In his first year, he said, he walked 2,000 miles before his hips gave out. He now has metal hips and travels in a 1987-vintage automobile with 140,000 miles-plus on the odometer.
He said he does not subscribe to a particular faith or denomination. In fact, Peace Pilgrim II, whose wife died in 1975, said one of his sons, a Christian, chides him for giving only half a message, for failing to say that Jesus Christ died for people's sins and is the way to salvation.
"That is not important to me," he said. "What is important is the unconditional love that he (Jesus) taught and practiced."
Peace Pilgrim II said he considers himself "extremely spiritual." He is open to all religions and believes Jesus or the Messiah arrived in his heart upon his recognition of unconditional love.
The original Peace Pilgrim also eschewed formal religious affiliation, though she had attended Quaker meetings in Philadelphia and had a profound religious experience upon a mountaintop in New England after traversing the Appalachian Trail in 1952. She understood she would never come down from the mountain spiritually, and that she was to walk from coast to coast as Peace Pilgrim, said her co-biographer, Ann Rush.
"The fact that she didn't belong to anything makes her more universal," said Rush, who with her husband, John, runs the Peace Pilgrim Center in Hemet, Calif. "People from all around the world, from different religions and nationalities, find spiritual truth in her words," she said.
Fifteen years after Peace Pilgrim was killed in a car accident while being driven to a speaking engagement in Indiana, the center continues to get requests for her biography, "Peace Pilgrim, Her Life and Work in Her Own Words," and a 32-page pamphlet of hers, "Steps Toward Inner Peace," said Rush.
That one person can make a difference is evidenced by the fact that the center has distributed more than 1 million copies of the pamphlet and more than 40,000 copies of the biography, all without charge, said Rush. Many of the requests come from people in Seattle, she said.
Rush said she has met and talked with Peace Pilgrim II on a number of occasions. "He is a very kind man," she said, though acknowledging, "We would have been happier if he had used a T-shirt we had, which said`Another Pilgrim for Peace.' " Some people have been unhappy that he has taken up the Peace Pilgrim name, while others have found being with him to be "a very wonderful experience," she said.

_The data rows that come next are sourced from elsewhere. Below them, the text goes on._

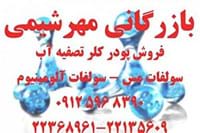 فروش پودر کلر استخر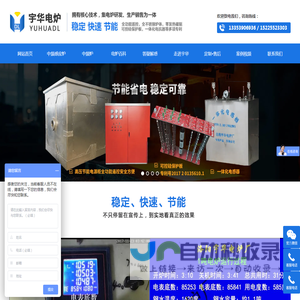 中频炉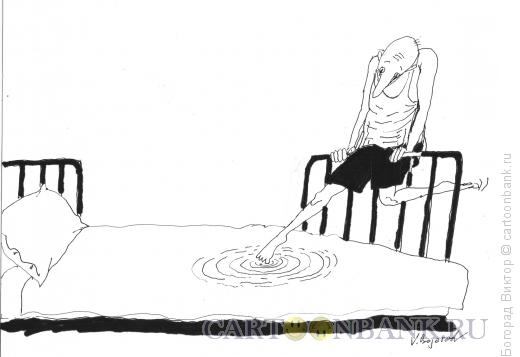 Карикатура: Холодная постель, Богорад Виктор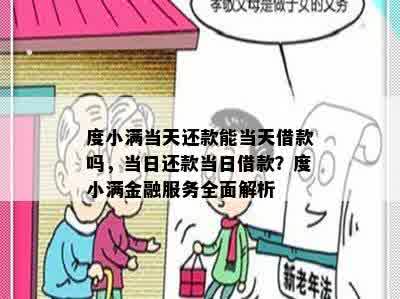 度小满当天还款能当天借款吗，当日还款当日借款？度小满金融服务全面解析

Peace Pilgrim II stressed he is not the only one working for peace, nor did he really have anything new to offer. But he is walking the talk, literally, and he says others should, too, whether it is continuing to work for an end to military armaments or working with youths who are being drawn to gang violence or simply being kind to others.
"What needs to happen is for people to take personal responsibility and recognize that `peace begins with me,' " he said.
Living on Social Security and offers of food and accommodations by people he's met along the way, he has authored his own book, "Enjoying the Journey - the Adventures, Travels and Teachings of Peace Pilgrim II," published by Blue Dolphin Publishing in Nevada City, Calif.
He will be in British Columbia through the middle of the month, then plans to travel through Calgary, Winnipeg and Chicago before heading to Florida by the end of the year.